Top financial rating agencies, Moody’s and Standard & Poor’s, must face allegations they may be liable for California’s public employee pension system’s nearly $1 billion in losses during the mortgage crisis.
A state Court of Appeals refused to toss out the lawsuit by the California Public Employee Retirement System, CalPERS, in a decision Friday.
CalPERS accused the agencies of assigning highly favorable credit ratings to three structured investment vehicles (SIVs) that ultimately failed, causing billions of dollars in losses to CalPERS and other investors.
CalPERS said in its lawsuit that in 2006 and 2007, it invested roughly $1.3 billion n assets in medium-term debt issued by the SIVs after the rating agencies gave then the highest rating – “AAA.”

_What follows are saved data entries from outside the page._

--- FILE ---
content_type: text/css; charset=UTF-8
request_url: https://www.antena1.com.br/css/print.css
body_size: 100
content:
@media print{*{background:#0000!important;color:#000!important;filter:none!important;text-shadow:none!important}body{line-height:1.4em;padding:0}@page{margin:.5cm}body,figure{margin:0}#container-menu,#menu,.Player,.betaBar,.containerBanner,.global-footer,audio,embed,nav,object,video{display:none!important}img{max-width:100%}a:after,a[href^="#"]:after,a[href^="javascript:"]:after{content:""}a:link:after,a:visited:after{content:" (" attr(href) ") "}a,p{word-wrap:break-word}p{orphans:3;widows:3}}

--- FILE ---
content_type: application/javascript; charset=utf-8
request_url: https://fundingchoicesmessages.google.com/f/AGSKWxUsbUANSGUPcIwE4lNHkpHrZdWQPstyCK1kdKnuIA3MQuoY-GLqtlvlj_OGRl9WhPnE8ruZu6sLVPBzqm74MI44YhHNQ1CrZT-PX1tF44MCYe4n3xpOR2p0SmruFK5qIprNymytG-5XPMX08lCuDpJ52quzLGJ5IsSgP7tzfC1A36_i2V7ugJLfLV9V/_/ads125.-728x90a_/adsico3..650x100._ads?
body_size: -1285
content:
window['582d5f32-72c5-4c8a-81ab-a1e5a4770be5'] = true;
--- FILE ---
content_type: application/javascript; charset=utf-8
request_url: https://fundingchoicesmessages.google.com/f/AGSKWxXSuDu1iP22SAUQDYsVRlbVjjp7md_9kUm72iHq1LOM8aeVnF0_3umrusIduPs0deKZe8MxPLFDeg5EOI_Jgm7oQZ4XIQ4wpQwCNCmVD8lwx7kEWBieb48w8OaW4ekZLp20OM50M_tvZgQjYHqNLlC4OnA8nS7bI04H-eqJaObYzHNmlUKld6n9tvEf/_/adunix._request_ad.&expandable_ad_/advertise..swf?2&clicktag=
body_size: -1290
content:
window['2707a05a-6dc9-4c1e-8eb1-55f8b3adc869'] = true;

The SIVs ultimately filed bankruptcy and CalPERS lost as much as $1 billion, according to its lawsuit. SIVs typically represent asset-backed securities, such as auto loans, home equity loans and residential mortgage-backed securities, as well as credit card loans.
CalPERS argued that the rating agencies played a much more active roale in assisting the issuers of the structured debt product in advance of the rating, which created and inherent conflict of interest.
The rating agencies sought to have the CalPERS lawsuit dismissed, using a law generally designed to protect free speech rights of individuals or small groups who protest government, or corporate actions. The law, known as the anti-SLAPP statute, allows for dismissal of harassing lawsuits filed purely to silence critics, rather than win a legal claim.
SLAPP suit, stands for Strategic Lawsuit Against Public Participation. Generally, they are defamation lawsuits, typically filed by a large developer seeking to silence critics of a project by forcing them to pay onerous legal fees to defend their claims.
The Anti-SLAPP law allows for immediate dismissal of a lawsuit determined to be a harassing SLAPP lawsuit. This is the claim Moody’s and Standard and Poor’s made against CalPERS, that they were victims of a SLAPP action.
Justice Martin Jenkins of the First District Court of Appeals said, “We conclude the First Amendment provides no basis for dismissing this case on anti-SLAPP grounds. He agreed with another appellate court that the anti-SLAPP law does not apply “in every case where the defendant may be able to raise a First Amendment defense.”
He concluded that CalPERS provided enough evidence that the ratings “are actionable as ‘professional opinions’ or ‘deliberate affirmations of fact’ regarding the nature and quality of the SIV product.”
He affirmed the trial court order denying the rating agency move to throw out the CalPers lawsuit under the anti-SLAPP law.